By Tobi Schwartz-Cassell
Just when I thought I’d learned everything I could possibly learn from selling my stuff on Facebook…I ended up learning more.
To get you up to speed, my hubby Stan and I are downsizing and moving to a lovely apartment community. But we don’t want to shoehorn our stuff into our brand new place. So we’re donating some of it; and selling some of it on Craig’s List (Stan’s job) and some of it on Facebook (my job).
I can’t begin to tell you how much pleasure I derive from someone finally getting her or his hands on something they’ve been needing or wanting for a really long time, for a really low price. It makes them happy and it makes me happy. But don’t for a moment think that everyone out there is nice. Many are not. You’ll see at the end of this post, how I progressed from Good Guy to Bad Ass while I learned that:
- Some people have been searching for YEARS for something that’s been collecting dust in your home. Someone came to my home for purposes other than buying my stuff. She spotted an item and asked if it was for sale. I said yes, and she was delighted because she’d been searching for this discontinued piece for ten years! Boy, was SHE happy. And so was I.

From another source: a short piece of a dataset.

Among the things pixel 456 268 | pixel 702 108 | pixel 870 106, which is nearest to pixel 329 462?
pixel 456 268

- Some items can lie dead in the water while others can create a major frenzy. Who would have thought my set of Mikasa dishes could generate well over 20 requests?
- You have to watch your words. While doing an internet search to get an idea of how to price a red metal rocking chair, I Googled “metal rocker” and could not for the life of me, understand why these guys kept coming up. Eventually, I “got” it. Duh…

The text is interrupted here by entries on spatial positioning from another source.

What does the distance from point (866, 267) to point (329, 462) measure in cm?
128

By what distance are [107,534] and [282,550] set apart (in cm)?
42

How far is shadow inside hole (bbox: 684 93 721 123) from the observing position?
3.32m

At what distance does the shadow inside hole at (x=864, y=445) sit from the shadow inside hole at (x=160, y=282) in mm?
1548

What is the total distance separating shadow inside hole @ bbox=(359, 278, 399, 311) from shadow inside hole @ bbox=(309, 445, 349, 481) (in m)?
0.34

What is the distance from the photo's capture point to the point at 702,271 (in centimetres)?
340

- Buyers want something, but not necessarily for the reasons you’d think. Remember the aforementioned Mikasa dishes? It’s service for 16, complete with hostess pieces. Yet the person who purchased the entire set only wanted it for the cups, saucers and dessert plates. I just found that to be really interesting!
- People ask the most surprising questions. A woman was inquiring about our large wrap-around sectional sofa with built-in recliners and queen foldout. She asked if we’d deliver.
- When mama’s gotta have it, she’s gotta have it. One mother of 5 packed up the kids and high-tailed it here, to purchase an item. She begged me to mark the item ‘SOLD’ on Facebook while she was on her way. (Spoiler alert: Here’s where my Bad Assery begins.) I had already learned that you don’t mark anything ‘SOLD’ until it’s sold. So to make sure she got here in time, she kept me posted on her whereabouts, texting me every time she turned onto the next road. I begged her to be careful and to stop texting me because she had her kids in the car! She finally got here, took a look and…you guessed it, declined.
- Some people are downright mean. I’ll be the first to admit that I’m human, and I make mistakes. And as a newbie selling stuff on Facebook, I’m learning the rules of the road as I go along. A woman, we’ll call her Henrietta, had the misfortune of encountering me at the very beginning of my journey. Here’s my crime: I forgot that on the Saturday of Memorial Day Weekend, I’d promised Henrietta that she could pick up a $5 candle holder on the Tuesday after Memorial Day Weekend.
On Tuesday, she sent me a Facebook PM, asking when she could pick up her $5 candle holder. I apologized profusely, telling her I’d made a mistake and sold it to someone else, just the day before. That woman chastised me, berated me and reminded me that I am a business owner in the community so I’d better watch my step. That last one was creepy because it meant she’d “looked me up.” I was extremely distressed, and asked her what I could do to make it up to her. Her request was absurd.
Next thing you know, a Facebook Friend spotted this person badmouthing me on that Facebook yard sale site! I wasn’t tagged correctly, so I would never have known about it were it not for my Facebook Friend. Henrietta had posted her poison on two different places on that site, and people started ganging up on me! All for a $5 candle holder! My Facebook Friend and other friends who saw it, gave me equal time with their lovely comments, and one of them had the presence of mind to tag the admins, who promptly took down the offending posts.
Will this incident stop me from continuing to post our stuff on Facebook yard sale sites? Hell no!
And here’s the happy ending: the gentleman who actually purchased that $5 candle holder did so for his 20-something, profoundly disabled daughter. They are moving into a new apartment together so he can properly care for her. I am grateful that my candle holder will help brighten their new home. And before we’d let him leave, Stan and I put together some items we hoped his daughter might enjoy. As the man reached into his pocket, we said no.
Because you can’t put a price tag on how it feels to make someone else smile.